As governments continue to close off avenues of terrorist financing, violent extremist groups have successfully innovated and found new ways to raise, access, and liquidate funds. Historically, when terrorist groups faced challenges with their traditional methods of financing, they had no qualms about shifting strategies and leveraging other forms of money laundering, whether it be hawala (a traditional informal money transfer system that is still used, especially in the Middle East and South Asia), cryptocurrencies, or “trade-based money laundering.” Recently, the United States and its allies have pressured cryptocurrencies and exchanges to crack down on illicit financial activities, constraining terrorist groups’ economic actions. As many extremists are already familiar with video games and have used them in other contexts, these markets would be a logical next option for conducting financial activity.
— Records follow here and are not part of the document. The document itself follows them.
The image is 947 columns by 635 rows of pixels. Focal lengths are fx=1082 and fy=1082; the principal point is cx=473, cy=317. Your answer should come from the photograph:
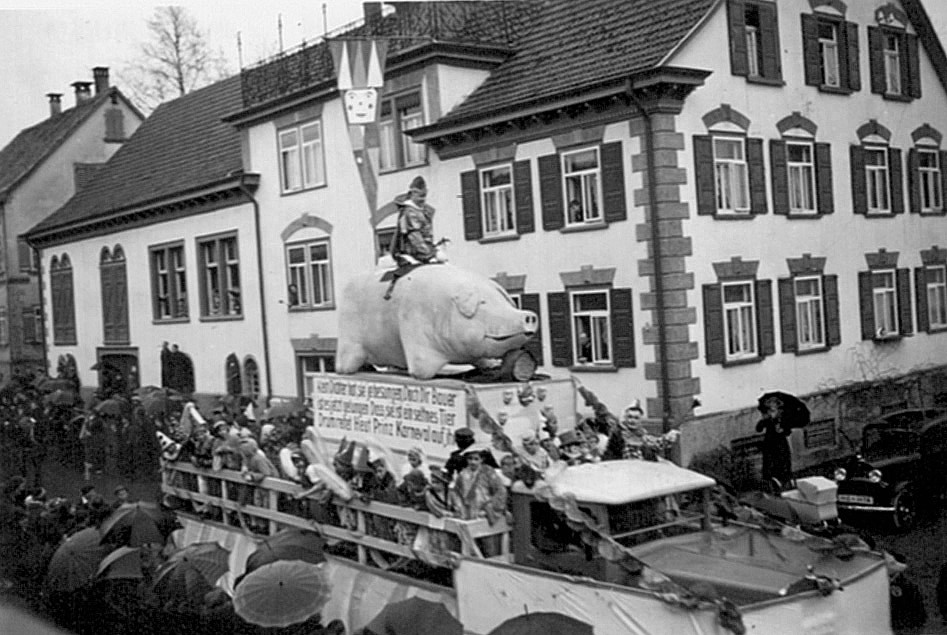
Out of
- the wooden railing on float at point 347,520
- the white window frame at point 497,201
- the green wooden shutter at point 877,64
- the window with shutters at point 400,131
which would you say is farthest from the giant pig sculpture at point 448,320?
the green wooden shutter at point 877,64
There is some skepticism that video games are a scalable method of money laundering and terrorist financing, as transactions may not be sufficiently valuable for criminals and terrorists to employ as a primary tool. However, data collected on microtransactions and the sale of digital video game items from the past several years indicates that virtual transactions can be lucrative. Because video games lack sufficient oversight and are relatively easy to exploit, criminals can quickly launder large amounts through thousands of small transactions—a familiar method for some terrorist groups.

Klein concludes:

As terrorists seek new methods of conducting financial activity, governments must remain one step ahead and consider how they can proactively investigate and close extant avenues for terrorist financing. Video game markets are currently ripe for financial abuse. Governments should implement FATF’s Recommendation 15 more forcefully and institute AML/CFT regulations to detect and deter terrorist financing. Meanwhile, FATF and other organizations combating money laundering and terrorist financing should take the threat of money laundering through video games seriously and expand their review to include a variety of virtual assets. Finally, online video games should consider implementing AML/CFT best practices, like Second Life did when it required players to register with a subsidiary company that was registered as a money service business.